Lawsuit accuses Harvard Pilgrim of 'negligently failing' to protect members' data following breach

Harvard Pilgrim Health Care and its parent company, Point32Health, have been hit with a class-action lawsuit for allegedly failing to secure the personal information of over 2.5 million people.

Valeria Salerno Gonzales, a Harvard Pilgrim client, accused the insurer of “intentionally, willfully, recklessly, or negligently failing to take and implement adequate and reasonable measures” to protect personal health information, according to the lawsuit, which was filed in the U.S. District Court for the District of Massachusetts.

In a press release last month, the payer said “data was copied and taken from Harvard Pilgrim systems between March 28, 2023, and April 17, 2023. Harvard Pilgrim is taking this incident extremely seriously and deeply regrets any inconvenience this incident may cause.”

Harvard Pilgrim offered free identity protection and two years of credit monitoring services for those whose data may have been stolen. “In response to this incident, Harvard Pilgrim is taking steps to implement additional data security enhancements and safeguards to better protect against similar events in the future," the insurer said.

The information stolen included names, home addresses, phone numbers and Social Security numbers as well as medical information “which may include test results, procedure descriptions, diagnoses, personal or family medical histories and data points applied to a set of demographic information for a particular patient,” the lawsuit said.

"We have made significant progress in bringing our systems back online and processing various business transactions," Point32Health spokesperson Kathleen Makela said in a statement to The Harvard Crimson. "Over the next few weeks, we expect more core functions and tools to come back online.”

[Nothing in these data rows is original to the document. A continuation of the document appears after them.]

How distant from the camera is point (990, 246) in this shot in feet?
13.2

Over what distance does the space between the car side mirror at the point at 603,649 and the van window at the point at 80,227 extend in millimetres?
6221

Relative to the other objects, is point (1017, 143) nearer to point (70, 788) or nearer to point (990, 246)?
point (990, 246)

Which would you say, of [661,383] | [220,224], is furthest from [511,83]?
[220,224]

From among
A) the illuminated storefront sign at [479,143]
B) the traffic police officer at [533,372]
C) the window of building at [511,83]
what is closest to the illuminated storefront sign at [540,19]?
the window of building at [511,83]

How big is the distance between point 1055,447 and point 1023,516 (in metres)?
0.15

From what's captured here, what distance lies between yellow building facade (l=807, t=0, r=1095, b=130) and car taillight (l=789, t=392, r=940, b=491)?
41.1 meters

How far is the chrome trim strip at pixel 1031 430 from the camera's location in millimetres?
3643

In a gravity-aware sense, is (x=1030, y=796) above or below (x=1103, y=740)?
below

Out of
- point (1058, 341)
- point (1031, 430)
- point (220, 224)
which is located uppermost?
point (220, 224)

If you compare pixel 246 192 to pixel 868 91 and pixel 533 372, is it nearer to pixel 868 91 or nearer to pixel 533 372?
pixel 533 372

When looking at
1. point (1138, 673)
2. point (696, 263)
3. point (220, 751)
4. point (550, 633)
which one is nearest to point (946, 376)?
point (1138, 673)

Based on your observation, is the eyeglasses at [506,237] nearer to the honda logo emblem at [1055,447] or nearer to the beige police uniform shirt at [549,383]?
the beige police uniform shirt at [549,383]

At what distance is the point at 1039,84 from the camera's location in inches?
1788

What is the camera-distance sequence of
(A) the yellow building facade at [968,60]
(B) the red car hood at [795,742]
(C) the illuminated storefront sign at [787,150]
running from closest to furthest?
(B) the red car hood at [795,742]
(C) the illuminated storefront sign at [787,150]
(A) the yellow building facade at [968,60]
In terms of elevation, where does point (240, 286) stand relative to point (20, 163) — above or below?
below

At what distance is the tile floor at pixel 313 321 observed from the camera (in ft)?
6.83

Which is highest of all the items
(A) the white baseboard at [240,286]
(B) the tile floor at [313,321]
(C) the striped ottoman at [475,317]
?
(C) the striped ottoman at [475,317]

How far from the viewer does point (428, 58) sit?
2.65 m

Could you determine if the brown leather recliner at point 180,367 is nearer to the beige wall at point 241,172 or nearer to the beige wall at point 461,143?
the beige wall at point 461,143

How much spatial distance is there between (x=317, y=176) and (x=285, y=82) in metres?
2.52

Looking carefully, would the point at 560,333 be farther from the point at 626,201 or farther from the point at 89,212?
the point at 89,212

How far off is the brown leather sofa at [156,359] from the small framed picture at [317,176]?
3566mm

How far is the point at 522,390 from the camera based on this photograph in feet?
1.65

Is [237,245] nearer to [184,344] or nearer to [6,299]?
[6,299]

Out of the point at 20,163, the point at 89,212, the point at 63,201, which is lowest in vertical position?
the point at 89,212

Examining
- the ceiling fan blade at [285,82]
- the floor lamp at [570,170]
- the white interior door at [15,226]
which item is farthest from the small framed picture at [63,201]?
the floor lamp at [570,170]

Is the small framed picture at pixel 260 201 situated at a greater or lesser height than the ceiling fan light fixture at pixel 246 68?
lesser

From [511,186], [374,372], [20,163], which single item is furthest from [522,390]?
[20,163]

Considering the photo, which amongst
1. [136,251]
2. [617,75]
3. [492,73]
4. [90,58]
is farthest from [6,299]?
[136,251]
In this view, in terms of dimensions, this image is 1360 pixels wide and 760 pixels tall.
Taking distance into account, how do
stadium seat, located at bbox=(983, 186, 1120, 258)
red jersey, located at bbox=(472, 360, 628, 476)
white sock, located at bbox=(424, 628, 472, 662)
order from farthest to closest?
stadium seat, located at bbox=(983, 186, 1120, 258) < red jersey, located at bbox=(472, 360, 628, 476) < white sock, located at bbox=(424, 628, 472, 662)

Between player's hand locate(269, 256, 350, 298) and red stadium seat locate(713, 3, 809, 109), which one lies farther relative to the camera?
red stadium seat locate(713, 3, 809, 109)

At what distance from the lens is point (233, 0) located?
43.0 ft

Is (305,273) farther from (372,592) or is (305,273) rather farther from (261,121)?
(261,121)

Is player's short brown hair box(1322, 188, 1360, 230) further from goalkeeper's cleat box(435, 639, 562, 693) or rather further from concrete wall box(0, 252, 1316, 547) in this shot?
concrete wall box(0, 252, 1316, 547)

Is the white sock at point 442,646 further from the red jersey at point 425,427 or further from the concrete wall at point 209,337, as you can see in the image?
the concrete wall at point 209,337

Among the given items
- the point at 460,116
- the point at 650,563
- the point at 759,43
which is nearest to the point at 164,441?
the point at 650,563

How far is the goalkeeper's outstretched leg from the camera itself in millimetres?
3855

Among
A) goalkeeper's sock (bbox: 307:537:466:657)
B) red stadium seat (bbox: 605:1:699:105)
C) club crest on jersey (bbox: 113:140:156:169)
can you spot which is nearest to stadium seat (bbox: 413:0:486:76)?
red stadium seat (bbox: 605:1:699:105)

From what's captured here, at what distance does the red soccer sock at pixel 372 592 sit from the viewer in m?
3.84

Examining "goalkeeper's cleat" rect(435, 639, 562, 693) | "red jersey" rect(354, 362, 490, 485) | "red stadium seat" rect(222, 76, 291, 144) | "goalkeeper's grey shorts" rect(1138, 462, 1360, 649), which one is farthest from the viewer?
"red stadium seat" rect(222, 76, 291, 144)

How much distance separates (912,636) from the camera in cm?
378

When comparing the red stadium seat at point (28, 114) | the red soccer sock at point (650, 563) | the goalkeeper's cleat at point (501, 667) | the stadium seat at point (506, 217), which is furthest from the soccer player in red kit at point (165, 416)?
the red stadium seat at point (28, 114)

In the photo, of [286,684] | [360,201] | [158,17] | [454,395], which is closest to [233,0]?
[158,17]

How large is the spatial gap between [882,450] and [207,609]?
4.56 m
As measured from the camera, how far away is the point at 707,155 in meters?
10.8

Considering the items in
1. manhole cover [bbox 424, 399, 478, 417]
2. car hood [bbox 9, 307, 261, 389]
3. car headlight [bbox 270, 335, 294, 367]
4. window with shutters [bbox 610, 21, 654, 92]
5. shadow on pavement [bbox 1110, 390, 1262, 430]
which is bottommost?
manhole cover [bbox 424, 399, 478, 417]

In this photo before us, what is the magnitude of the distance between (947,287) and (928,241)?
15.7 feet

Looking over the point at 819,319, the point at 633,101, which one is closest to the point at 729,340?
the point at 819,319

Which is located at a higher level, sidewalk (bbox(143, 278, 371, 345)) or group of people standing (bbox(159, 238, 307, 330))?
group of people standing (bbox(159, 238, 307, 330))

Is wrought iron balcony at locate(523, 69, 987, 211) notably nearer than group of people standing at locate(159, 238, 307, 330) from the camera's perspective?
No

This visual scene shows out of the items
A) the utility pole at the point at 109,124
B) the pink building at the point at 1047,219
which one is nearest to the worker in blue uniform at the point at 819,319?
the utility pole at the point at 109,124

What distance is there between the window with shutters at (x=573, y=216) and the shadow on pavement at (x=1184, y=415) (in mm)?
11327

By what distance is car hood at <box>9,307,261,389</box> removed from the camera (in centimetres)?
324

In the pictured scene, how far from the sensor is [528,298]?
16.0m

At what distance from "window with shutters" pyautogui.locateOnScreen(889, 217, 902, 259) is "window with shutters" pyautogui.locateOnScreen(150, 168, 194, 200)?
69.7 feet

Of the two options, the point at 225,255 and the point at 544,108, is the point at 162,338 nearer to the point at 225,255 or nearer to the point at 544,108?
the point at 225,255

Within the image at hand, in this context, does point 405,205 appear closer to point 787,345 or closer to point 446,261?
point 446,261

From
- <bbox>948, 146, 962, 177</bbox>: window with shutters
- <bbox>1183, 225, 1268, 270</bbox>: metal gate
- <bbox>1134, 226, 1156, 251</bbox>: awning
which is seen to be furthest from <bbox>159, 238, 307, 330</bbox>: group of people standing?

Point32Health was created in 2021 by the merger of Harvard Pilgrim and Tufts Health Plan and, with about 2.4 million members, ranks as the second largest health plan in Massachusetts behind only Blue Cross Blue Shield of Massachusetts.

At the time, the companies predicted that their merger would increase access for members and allow for greater innovation and improved member experiences. Point32Health also said that it expected to save more than $100 million over time that it would use to reduce premiums and out-of-pocket costs for members.  

Gonzales alleges that both her personal health information and her personally identifiable information were stolen as a result of the data breach. The lawsuit said that Gonzales “suffered actual injury in the form of damages to and diminution in the value of their PHI/PII—a condition of intangible property that they entrusted to defendants, which was compromised in and as a result of the data breach.”

Gonzales said in the lawsuit that she had to spend time finding theft insurance options and monitoring her bank accounts. In addition, there was “time spent seeking legal counsel regarding their options for remedying and/or mitigating the effects of the data breach.”